La oficina del señor de la ciudad organizó un banquete varios días después, invitando a todas las fuerzas importantes de la ciudad a participar. Se decía que se celebraba para honrar a Yu Sheng y los demás, así como para dar la bienvenida oficialmente a Ye Futian y su grupo. Sin embargo, todos en la Ciudad Qianye pudieron darse cuenta de que el joven señor de la ciudad quería acercarse al grupo de Ye Futian. Pero, por otro lado, sus talentos eran tan extraordinarios que realmente valía la pena el esfuerzo. Los invitados se reunieron en la oficina del señor de la ciudad ese día.
Fuerzas algo inferiores llegaron temprano y esperaron en el lugar donde se celebraba el banquete. Un grupo de personas fue recibido en la oficina del señor de la ciudad, y muchos se acercaron para saludar con las manos.
—Saludos, señor Situ.
—Son todos muy amables. —Situ Zhong saludó y devolvió el gesto. Muchos se sorprendieron de que incluso el líder del clan Situ—Situ Zhong—se presentara personalmente. Parecía que él consideraba el banquete de gran importancia.

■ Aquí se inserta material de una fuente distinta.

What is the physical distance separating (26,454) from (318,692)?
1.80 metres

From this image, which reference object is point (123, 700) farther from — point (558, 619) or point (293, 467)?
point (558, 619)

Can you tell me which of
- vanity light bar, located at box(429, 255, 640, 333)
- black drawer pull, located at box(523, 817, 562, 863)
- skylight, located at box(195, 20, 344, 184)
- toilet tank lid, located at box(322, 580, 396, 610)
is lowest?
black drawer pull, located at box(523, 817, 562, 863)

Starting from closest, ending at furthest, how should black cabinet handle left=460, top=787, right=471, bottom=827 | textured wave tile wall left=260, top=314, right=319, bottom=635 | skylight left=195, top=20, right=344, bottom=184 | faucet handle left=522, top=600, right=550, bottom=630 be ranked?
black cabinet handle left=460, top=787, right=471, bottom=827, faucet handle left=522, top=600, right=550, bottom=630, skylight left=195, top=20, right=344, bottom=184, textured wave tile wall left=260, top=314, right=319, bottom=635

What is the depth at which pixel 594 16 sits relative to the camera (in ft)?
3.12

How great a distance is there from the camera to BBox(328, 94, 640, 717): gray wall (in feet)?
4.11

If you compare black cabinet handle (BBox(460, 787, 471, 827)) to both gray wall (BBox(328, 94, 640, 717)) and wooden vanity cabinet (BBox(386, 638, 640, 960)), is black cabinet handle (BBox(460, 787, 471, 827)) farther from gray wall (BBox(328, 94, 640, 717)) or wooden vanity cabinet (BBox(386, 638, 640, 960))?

Sin embargo, alguien que fue capaz de destruir el Palacio Bliss ciertamente valía la pena ser tomado en serio por las fuerzas de primer nivel en la Ciudad Qianye. Si Ye Futian y su gente se quedaran en la Ciudad Qianye por largos períodos, se habrían convertido en leyendas en la ciudad.
—Señor Situ. —Shen Jun llevó a su gente y se acercó a él, inclinándose cortésmente ante él. Dijo—, No esperaba que viniera, señor. Le habría recibido afuera si hubiera sabido que venía.
—No hay necesidad de formalidades, joven señor de la ciudad. Es un gran evento en la Ciudad Qianye, así que solo pensé en venir y sentarme un rato —Situ Zhong sonrió y respondió.
La gente en el clan Situ sonrió, y no había nada fuera de lugar con ellos.
—Situ Yan, ¿por qué no me avisaste que el anciano vendría? —Shen Jun sonrió y preguntó a Situ Yan. Situ Yan sonrió y no dijo nada. Luego Shen Jun dijo—, Por favor, señor. Tome asiento.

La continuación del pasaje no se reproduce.